Task details - Locate the string "deer" in the records below. Copy every line where it occurs.

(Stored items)

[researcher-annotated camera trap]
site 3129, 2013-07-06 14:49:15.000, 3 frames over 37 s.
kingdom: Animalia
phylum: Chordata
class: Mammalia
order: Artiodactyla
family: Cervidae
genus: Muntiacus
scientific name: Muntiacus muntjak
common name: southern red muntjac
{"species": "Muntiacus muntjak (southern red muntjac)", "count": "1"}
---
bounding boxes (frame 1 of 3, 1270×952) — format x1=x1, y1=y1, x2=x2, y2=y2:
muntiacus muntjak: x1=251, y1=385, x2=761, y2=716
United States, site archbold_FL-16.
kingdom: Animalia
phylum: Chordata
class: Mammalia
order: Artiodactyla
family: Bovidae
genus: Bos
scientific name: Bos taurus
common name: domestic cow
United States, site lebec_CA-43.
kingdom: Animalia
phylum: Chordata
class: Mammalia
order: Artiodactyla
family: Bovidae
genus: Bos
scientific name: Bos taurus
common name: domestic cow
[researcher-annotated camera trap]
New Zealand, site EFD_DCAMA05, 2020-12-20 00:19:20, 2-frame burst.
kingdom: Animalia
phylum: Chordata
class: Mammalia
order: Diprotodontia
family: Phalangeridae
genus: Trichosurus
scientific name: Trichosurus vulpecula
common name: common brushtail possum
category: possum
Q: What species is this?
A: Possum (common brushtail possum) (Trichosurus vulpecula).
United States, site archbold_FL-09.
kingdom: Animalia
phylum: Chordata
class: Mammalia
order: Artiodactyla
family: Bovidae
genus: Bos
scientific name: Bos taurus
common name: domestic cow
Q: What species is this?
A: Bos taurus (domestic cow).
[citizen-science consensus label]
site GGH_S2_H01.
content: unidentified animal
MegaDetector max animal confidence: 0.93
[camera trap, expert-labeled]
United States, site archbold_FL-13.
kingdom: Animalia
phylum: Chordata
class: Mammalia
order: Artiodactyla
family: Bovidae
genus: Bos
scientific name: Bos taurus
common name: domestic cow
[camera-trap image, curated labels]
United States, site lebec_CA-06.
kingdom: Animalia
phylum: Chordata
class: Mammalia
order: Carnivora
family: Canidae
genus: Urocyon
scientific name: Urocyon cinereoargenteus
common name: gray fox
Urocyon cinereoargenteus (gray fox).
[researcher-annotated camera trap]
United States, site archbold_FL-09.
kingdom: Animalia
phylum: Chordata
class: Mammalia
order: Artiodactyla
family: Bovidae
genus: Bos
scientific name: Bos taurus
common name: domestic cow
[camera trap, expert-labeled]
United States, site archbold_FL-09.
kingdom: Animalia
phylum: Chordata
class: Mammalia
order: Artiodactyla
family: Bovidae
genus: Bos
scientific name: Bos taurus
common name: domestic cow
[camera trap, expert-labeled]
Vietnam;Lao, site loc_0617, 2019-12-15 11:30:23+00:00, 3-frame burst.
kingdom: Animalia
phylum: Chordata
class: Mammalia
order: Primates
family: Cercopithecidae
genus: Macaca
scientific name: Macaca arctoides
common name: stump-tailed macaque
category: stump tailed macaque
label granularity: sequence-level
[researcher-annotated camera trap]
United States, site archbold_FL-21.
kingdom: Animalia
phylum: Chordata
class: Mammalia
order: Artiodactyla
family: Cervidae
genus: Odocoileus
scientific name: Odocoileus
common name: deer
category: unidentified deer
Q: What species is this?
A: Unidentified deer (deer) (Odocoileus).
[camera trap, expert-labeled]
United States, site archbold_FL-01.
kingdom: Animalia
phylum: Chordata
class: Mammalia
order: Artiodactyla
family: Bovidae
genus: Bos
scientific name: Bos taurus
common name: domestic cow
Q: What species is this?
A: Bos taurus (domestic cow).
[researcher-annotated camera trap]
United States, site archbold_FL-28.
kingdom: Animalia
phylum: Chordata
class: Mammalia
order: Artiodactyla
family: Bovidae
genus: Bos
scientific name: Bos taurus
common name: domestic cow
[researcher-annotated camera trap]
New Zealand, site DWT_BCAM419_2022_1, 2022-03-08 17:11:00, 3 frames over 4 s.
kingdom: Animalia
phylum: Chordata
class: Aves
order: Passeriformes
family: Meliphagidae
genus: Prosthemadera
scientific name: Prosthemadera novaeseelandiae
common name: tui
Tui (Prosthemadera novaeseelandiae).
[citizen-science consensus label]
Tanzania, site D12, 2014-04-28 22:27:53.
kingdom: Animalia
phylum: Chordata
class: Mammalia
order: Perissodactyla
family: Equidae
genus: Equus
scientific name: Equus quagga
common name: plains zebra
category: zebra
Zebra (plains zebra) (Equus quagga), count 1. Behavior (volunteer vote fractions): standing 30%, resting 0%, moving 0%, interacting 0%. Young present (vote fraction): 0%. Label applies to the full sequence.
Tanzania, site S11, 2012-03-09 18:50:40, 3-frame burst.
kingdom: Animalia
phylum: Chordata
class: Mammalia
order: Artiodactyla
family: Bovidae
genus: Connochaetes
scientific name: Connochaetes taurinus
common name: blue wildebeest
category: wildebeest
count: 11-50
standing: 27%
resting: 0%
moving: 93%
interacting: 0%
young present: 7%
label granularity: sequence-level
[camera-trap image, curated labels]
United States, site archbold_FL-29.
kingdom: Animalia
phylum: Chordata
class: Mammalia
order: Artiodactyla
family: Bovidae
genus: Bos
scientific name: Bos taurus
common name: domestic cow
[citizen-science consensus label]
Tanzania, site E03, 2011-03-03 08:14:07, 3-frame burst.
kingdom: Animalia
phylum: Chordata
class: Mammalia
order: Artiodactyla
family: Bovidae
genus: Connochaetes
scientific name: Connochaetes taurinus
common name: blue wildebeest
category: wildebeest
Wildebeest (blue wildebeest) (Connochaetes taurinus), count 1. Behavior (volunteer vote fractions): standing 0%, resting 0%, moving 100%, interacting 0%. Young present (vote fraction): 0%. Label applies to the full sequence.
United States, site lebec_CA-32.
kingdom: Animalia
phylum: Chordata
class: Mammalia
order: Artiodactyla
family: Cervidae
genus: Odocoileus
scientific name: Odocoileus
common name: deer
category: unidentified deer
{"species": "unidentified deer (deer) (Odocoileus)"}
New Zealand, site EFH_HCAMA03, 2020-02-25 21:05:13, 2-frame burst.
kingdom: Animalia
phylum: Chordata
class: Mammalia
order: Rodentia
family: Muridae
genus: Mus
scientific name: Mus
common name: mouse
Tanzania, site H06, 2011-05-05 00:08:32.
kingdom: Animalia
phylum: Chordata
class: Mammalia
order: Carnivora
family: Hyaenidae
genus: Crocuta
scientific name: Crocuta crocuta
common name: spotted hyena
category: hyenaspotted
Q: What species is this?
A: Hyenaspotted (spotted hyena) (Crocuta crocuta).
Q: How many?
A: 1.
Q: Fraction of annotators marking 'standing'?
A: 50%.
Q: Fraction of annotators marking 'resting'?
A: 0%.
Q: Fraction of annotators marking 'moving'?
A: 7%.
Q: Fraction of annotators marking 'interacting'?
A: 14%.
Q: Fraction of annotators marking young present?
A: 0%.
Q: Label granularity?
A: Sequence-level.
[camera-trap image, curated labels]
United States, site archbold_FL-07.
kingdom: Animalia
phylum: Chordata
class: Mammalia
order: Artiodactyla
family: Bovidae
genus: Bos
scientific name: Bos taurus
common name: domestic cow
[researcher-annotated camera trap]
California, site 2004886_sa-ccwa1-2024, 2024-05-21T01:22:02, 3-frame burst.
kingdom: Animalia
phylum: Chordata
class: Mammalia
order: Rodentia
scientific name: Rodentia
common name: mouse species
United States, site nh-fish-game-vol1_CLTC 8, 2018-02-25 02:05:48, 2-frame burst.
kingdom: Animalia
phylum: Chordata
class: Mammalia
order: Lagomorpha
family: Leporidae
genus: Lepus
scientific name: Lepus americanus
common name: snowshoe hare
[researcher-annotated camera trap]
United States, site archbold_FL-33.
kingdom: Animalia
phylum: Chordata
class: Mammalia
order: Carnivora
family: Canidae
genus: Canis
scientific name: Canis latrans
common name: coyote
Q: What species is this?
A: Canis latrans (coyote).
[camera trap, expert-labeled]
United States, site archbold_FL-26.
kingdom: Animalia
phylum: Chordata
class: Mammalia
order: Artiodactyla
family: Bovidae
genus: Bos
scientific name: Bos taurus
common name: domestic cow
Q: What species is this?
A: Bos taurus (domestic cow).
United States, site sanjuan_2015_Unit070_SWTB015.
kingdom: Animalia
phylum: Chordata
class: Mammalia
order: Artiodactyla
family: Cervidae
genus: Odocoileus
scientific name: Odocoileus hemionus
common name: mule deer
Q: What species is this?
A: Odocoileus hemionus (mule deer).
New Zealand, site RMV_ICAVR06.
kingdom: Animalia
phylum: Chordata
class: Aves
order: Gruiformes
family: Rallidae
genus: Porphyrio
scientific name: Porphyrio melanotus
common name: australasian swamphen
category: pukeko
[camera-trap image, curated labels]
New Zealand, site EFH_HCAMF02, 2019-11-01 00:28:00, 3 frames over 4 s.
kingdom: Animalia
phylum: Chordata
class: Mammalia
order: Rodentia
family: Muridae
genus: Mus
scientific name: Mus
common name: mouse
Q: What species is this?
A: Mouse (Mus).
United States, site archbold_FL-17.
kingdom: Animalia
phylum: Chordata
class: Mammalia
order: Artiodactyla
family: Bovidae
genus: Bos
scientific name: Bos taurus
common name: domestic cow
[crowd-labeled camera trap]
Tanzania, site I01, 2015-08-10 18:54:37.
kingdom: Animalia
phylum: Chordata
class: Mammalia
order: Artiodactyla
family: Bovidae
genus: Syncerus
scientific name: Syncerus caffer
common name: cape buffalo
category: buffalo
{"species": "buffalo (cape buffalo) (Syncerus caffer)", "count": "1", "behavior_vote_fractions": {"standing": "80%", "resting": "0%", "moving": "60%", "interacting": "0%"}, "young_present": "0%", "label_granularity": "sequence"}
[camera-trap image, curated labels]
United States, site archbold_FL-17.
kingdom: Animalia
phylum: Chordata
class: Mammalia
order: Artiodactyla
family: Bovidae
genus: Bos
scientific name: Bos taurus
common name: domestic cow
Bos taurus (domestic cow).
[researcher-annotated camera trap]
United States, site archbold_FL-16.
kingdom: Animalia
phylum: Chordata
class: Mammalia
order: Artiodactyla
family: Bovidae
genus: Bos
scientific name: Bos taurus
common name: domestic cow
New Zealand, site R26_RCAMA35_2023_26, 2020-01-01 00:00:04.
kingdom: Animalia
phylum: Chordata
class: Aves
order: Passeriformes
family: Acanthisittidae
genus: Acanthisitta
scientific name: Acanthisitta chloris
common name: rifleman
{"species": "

Task result -
common name: deer
category: unidentified deer
A: Unidentified deer (deer) (Odocoileus).
common name: deer
category: unidentified deer
{"species": "unidentified deer (deer) (Odocoileus)"}
common name: mule deer
A: Odocoileus hemionus (mule deer).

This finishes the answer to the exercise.